Ausgangstext ▸
Die anderen sahen in mir irgendwann einen zweiten Phil Wainman, also den Typen, der die Peitsche knallen ließ.“ (Andy Scott)

Bis zu dieser zweiten Amerika-Tour wart ihr Freunde? Absolut, wir waren beste Freunde. Wir konnten uns alles sagen, ohne dass einer beleidigt war. Später war ich ja der Haupt-Songwriter und dann auch Haupt-Produzent im Studio, deswegen hatte ich das Gefühl, die anderen sahen in mir irgendwann einen zweiten Phil Wainman, also den Typen, der die Peitsche knallen ließ. Ich konnte mir ständig Dinge anhören wie ‘Du bist nicht unser Chef’ und so Zeug. Ich stellte halt die Anforderung, dass niemand völlig zerstört ins Studio kommen sollte. Besauf’ dich nicht vorher. Lass uns doch erst aufnehmen und dann in eine Bar gehen.

Arbeitsauftrag ▸ Schreiben Sie aus dem Interviewauszug oben den Abschnitt von „Bis zu dieser“ bis „eine Bar gehen.“ wortgetreu ab.

Vorliegendes Material ▸
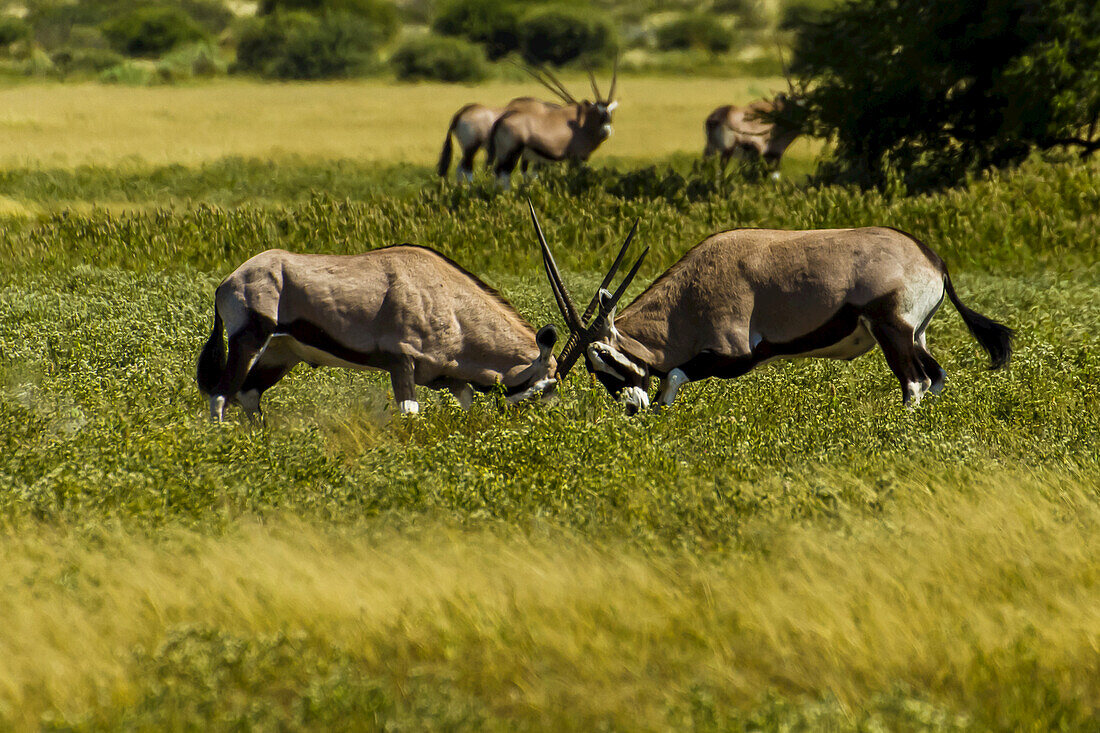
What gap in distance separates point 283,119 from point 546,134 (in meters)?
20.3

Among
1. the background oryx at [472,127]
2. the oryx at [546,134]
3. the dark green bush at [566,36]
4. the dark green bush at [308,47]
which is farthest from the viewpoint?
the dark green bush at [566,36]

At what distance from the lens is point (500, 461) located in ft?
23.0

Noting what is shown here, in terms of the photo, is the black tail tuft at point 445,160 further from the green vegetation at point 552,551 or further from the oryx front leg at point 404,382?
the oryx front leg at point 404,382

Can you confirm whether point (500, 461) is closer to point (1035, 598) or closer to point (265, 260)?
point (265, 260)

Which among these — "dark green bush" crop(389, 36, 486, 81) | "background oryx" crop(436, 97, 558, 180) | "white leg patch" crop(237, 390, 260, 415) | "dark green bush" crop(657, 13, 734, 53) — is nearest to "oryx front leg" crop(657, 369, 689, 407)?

Ergebnis ▸
Bis zu dieser zweiten Amerika-Tour wart ihr Freunde? Absolut, wir waren beste Freunde. Wir konnten uns alles sagen, ohne dass einer beleidigt war. Später war ich ja der Haupt-Songwriter und dann auch Haupt-Produzent im Studio, deswegen hatte ich das Gefühl, die anderen sahen in mir irgendwann einen zweiten Phil Wainman, also den Typen, der die Peitsche knallen ließ. Ich konnte mir ständig Dinge anhören wie ‘Du bist nicht unser Chef’ und so Zeug. Ich stellte halt die Anforderung, dass niemand völlig zerstört ins Studio kommen sollte. Besauf’ dich nicht vorher. Lass uns doch erst aufnehmen und dann in eine Bar gehen.